**DIRECTIONS FOR THIS TASK**
Copy out, word for word, the part of the data that opens with the line containing "If you arrange" and closes with the line containing "from farthest to". Include both of those lines and nothing else.

######

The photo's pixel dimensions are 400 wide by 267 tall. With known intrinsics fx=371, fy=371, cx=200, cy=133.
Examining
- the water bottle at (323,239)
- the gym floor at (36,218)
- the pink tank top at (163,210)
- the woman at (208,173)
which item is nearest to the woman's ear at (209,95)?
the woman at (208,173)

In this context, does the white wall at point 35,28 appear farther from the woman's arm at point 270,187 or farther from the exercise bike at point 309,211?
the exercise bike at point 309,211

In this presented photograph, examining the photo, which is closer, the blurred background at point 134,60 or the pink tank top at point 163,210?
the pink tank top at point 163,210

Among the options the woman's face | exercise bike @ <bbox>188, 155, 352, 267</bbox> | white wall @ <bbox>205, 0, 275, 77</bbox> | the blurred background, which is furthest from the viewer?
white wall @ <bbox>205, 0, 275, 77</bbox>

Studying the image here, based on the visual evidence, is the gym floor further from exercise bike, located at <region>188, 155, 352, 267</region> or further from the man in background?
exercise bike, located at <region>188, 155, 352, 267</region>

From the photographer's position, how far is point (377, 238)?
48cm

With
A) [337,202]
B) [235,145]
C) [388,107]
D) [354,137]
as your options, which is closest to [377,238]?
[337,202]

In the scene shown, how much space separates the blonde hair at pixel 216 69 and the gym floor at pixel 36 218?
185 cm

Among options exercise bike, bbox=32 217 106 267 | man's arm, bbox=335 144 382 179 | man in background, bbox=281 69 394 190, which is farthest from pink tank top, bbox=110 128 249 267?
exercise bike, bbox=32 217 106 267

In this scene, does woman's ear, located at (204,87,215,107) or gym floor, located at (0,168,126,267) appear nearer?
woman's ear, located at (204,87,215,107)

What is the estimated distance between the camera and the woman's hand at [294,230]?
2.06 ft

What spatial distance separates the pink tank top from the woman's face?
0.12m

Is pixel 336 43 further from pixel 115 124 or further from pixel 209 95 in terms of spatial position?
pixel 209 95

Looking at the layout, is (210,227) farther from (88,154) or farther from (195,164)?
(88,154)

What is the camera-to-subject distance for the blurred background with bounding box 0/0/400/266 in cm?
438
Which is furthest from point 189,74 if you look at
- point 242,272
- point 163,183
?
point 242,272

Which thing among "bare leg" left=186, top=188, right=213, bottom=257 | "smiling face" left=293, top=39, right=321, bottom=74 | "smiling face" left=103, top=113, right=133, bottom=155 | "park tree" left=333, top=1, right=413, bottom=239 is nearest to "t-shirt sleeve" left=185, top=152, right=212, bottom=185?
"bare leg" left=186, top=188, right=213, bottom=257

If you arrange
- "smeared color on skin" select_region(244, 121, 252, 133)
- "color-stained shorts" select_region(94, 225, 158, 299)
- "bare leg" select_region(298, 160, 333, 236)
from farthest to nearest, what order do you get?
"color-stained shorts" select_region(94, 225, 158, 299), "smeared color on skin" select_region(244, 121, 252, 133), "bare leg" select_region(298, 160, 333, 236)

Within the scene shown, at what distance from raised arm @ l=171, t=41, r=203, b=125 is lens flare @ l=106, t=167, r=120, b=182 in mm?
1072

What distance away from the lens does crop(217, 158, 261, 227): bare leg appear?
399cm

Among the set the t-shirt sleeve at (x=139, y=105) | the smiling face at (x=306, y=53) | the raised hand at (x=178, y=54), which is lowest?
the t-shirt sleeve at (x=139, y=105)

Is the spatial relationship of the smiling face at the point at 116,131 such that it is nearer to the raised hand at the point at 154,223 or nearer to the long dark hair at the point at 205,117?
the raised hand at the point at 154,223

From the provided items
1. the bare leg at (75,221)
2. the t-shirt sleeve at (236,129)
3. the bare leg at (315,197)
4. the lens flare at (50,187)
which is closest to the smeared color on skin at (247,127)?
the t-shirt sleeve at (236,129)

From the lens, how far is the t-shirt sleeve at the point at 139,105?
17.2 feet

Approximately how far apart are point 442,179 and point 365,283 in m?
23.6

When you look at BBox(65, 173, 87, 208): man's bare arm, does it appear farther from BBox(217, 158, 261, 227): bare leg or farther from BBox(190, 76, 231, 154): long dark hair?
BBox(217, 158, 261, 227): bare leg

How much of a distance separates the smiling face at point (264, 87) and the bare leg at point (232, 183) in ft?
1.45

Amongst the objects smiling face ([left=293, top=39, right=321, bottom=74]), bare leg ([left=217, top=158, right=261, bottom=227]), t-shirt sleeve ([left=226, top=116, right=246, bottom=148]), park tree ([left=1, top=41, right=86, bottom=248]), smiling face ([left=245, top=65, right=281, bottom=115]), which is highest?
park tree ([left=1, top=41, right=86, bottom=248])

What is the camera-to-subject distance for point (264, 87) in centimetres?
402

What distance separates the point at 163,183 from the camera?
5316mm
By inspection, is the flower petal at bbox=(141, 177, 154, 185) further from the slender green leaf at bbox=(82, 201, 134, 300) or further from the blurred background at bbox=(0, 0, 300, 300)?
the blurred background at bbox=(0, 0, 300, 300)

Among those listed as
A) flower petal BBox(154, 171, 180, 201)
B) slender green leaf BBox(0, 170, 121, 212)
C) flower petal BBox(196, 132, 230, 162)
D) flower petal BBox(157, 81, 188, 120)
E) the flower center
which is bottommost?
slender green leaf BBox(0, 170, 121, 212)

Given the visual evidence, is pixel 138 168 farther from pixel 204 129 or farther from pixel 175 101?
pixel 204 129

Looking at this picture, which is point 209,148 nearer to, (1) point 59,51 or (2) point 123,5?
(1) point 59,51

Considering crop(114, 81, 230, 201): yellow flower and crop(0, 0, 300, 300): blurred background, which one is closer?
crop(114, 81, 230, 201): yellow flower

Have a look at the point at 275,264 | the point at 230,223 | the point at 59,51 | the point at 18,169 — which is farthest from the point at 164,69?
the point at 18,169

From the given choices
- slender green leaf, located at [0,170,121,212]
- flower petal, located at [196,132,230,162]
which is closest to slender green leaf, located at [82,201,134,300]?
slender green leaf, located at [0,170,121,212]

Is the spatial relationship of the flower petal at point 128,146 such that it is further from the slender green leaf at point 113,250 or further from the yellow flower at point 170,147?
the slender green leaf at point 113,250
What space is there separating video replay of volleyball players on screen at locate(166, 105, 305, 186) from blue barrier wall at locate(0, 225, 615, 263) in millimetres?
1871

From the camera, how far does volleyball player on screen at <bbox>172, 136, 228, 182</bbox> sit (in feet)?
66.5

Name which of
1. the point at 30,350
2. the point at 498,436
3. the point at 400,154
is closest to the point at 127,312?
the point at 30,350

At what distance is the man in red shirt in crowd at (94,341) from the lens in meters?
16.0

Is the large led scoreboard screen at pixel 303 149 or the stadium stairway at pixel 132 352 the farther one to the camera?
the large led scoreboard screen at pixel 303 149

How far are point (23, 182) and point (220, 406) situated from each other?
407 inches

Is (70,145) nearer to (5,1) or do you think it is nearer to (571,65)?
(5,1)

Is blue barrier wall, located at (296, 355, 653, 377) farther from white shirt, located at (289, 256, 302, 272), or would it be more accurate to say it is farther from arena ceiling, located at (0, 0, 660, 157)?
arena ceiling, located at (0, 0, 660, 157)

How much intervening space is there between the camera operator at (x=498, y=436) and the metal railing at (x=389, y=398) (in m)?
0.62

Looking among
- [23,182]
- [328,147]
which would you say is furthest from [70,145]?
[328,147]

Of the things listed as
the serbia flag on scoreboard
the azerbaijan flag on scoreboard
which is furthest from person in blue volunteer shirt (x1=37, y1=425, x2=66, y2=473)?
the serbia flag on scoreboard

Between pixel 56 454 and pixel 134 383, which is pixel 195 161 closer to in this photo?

######

**TASK SOLUTION**
If you arrange
- "smeared color on skin" select_region(244, 121, 252, 133)
- "color-stained shorts" select_region(94, 225, 158, 299)
- "bare leg" select_region(298, 160, 333, 236)
from farthest to nearest, what order do you get?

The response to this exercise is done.